Vuciq se plaint maintenant des raisons pour lesquelles les internationaux réagissent aux nouvelles mesures mises en garde par Haradinaj

Le président serbe Aleksandar Vuciq a déclaré aujourd'hui que le Kosovo est prêt à appliquer de nouvelles mesures à la Serbie, disant qu'il s'agit de trois mesures difficiles qui peuvent être prises, mais sans en parler. Interrogé par les journalistes s'il y a des estimations sur les autres actions [...] qui peuvent être entreprises.
Interrogé par les journalistes s'il y a des estimations sur les autres mesures que Pristina peut prendre, à la suite de l'application de l'impôt à 100 %, Vucic a dit que “est environ trois actions que les toïs pourraient essayer et ne pas savoir ce qui est pire que l'autre pour nous”.
Mais je ne pense pas que ces choses soient bonnes à long terme pour [Haradine]. Il voit les choses à court terme, tout comme certains de nos adversaires politiques. Beaucoup à court terme, ils regardent les choses”, a dit Vuciq, en faisant suivre Telegrafi.
Comme l'a indiqué le Serbe Tanjug, Vucic a ajouté que l'État ne prendra de décisions concernant les nouvelles mesures du Kosovo que lorsqu'elles seront prises par la partie du Kosovo.
Je pense qu'il est important de montrer une résistance durable et forte, mais toujours calme, à de telles mesures. Mais nous verrons ce qu'ils vont prendre et, conformément à cela, nous prendrons des décisions”, a dit Vuciq.

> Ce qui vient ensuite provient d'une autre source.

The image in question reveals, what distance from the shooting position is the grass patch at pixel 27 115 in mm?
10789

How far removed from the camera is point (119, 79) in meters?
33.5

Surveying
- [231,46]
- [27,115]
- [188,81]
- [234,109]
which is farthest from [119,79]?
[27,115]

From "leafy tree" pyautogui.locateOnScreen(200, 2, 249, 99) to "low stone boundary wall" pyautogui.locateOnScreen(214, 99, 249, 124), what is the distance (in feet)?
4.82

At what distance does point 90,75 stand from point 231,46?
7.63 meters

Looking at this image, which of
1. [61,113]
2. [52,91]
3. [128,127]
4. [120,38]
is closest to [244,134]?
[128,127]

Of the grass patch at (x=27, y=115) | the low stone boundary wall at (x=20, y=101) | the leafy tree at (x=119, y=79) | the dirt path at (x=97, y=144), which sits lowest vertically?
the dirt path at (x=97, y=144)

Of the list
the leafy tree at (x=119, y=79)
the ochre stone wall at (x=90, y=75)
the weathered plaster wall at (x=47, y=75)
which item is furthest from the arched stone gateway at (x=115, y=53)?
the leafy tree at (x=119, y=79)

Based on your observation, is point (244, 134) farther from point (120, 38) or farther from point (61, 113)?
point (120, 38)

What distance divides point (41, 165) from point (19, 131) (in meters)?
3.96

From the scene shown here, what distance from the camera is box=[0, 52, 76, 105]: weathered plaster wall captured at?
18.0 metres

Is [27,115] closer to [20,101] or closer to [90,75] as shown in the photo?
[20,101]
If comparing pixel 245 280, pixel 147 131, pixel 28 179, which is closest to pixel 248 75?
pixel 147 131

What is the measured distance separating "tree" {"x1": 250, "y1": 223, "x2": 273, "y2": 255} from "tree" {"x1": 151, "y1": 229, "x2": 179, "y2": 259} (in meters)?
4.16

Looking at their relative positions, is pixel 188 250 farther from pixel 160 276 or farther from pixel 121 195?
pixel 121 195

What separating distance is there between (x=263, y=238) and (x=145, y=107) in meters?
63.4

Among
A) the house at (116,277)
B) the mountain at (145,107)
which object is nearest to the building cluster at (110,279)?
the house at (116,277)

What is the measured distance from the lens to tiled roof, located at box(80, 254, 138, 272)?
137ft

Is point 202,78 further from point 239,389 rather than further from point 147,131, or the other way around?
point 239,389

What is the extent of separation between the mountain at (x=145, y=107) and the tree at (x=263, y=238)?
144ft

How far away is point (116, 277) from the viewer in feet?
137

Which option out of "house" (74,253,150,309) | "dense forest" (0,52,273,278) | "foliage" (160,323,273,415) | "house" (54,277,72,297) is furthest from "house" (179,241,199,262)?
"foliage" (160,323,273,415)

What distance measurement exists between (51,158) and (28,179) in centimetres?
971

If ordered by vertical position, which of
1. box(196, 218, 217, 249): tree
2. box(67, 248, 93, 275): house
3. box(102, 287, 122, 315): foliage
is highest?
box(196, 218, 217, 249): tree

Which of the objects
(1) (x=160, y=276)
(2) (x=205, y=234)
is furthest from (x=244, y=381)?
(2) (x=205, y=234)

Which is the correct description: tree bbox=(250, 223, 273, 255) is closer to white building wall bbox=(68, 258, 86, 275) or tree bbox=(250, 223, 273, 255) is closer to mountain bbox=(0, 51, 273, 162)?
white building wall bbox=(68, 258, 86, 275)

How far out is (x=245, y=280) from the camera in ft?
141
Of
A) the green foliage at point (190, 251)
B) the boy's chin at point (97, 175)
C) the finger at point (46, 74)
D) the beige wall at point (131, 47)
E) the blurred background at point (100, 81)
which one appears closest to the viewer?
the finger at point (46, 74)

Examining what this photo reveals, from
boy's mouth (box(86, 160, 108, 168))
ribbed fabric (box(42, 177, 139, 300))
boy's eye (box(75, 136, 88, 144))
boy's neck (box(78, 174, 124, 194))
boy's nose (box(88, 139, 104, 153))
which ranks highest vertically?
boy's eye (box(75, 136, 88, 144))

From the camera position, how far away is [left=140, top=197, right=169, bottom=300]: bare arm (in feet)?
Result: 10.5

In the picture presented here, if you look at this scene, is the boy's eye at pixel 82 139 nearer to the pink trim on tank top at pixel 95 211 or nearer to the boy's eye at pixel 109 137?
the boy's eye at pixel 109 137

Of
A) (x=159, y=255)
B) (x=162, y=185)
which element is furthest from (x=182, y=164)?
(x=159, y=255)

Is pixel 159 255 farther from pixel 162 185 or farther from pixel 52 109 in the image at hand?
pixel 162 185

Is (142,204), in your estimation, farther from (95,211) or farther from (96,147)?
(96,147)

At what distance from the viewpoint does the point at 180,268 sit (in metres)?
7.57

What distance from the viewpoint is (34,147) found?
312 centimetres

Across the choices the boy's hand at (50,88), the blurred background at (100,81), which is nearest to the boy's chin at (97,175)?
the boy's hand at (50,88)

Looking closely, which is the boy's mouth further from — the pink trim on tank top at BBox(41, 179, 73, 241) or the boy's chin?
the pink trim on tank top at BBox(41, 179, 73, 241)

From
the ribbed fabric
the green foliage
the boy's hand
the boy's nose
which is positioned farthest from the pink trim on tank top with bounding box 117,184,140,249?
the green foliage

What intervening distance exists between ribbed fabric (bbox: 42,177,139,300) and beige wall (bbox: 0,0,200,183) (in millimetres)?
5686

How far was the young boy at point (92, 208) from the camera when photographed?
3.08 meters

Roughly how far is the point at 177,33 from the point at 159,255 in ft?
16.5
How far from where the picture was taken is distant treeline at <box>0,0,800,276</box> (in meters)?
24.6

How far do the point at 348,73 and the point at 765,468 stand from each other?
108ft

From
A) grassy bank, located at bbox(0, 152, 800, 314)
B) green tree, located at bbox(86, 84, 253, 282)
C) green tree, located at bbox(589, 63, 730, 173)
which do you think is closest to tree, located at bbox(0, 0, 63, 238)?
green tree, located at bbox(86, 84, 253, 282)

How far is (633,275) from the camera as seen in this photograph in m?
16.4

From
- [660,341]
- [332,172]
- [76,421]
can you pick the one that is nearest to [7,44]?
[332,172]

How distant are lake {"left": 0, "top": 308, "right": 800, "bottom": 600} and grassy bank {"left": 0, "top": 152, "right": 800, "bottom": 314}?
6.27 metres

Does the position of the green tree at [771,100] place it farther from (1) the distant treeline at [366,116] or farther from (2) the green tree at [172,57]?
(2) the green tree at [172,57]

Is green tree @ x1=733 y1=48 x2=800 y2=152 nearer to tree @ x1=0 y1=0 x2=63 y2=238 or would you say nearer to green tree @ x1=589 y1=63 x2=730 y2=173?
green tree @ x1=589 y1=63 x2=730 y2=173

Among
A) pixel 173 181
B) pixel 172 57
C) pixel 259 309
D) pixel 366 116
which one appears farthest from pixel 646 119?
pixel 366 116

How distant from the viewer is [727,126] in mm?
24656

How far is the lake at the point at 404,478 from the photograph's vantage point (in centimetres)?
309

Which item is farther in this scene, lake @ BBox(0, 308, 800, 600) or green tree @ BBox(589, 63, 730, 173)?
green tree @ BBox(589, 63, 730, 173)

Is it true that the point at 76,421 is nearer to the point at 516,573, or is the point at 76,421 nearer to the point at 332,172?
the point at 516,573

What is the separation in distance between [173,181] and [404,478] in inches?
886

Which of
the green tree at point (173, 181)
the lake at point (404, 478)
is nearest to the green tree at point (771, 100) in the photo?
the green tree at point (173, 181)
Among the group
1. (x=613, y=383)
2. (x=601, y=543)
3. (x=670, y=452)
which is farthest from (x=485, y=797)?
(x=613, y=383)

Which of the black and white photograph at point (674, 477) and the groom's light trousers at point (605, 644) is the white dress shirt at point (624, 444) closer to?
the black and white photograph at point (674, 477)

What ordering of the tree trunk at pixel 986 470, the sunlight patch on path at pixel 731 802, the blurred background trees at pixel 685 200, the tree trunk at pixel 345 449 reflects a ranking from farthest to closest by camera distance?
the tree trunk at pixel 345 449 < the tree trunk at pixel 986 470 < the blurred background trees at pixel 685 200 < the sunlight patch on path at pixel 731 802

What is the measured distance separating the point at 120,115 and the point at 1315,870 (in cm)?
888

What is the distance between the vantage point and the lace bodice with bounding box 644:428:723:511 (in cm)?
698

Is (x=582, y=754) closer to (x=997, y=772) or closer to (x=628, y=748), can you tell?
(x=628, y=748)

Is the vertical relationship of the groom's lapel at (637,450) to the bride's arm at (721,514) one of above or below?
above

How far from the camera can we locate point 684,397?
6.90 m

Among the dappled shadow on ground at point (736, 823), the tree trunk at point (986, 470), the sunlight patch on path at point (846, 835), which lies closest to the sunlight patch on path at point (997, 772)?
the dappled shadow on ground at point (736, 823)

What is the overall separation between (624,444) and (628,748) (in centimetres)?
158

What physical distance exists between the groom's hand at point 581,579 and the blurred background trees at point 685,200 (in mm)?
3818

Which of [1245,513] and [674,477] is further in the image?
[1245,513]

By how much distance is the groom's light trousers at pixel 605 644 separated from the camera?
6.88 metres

Selon lui, le Kosovo suscite beaucoup d'inquiétude, de peur et d'anxiété, car, dit que Pristina “comprendre” est sans fin, et aucune de la communauté internationale n'arrête cette “crazy”.
La “financière est la communauté internationale qui n'a pas arrêté l'impôt de 10%. Maintenant on gagne en popularité, qui est déjà un certain nombre de mesures sans sens et est utilisé à des fins internes. Cela m'inquiète”, a dit le président serbe.
Ramush Haradinaj, chef du gouvernement du Kosovo, a averti que des mesures encore plus graves pourraient être prises contre la Serbie, en plus de l'impôt de 100 %.
Ces déclarations ont été faites par Haradinaj dans une interview pour la télévision albanaise A2.
D'autres actions peuvent se produire, qui ne sont pas tarifaires. Tu verras quand ça arrivera, a dit Haradinaj.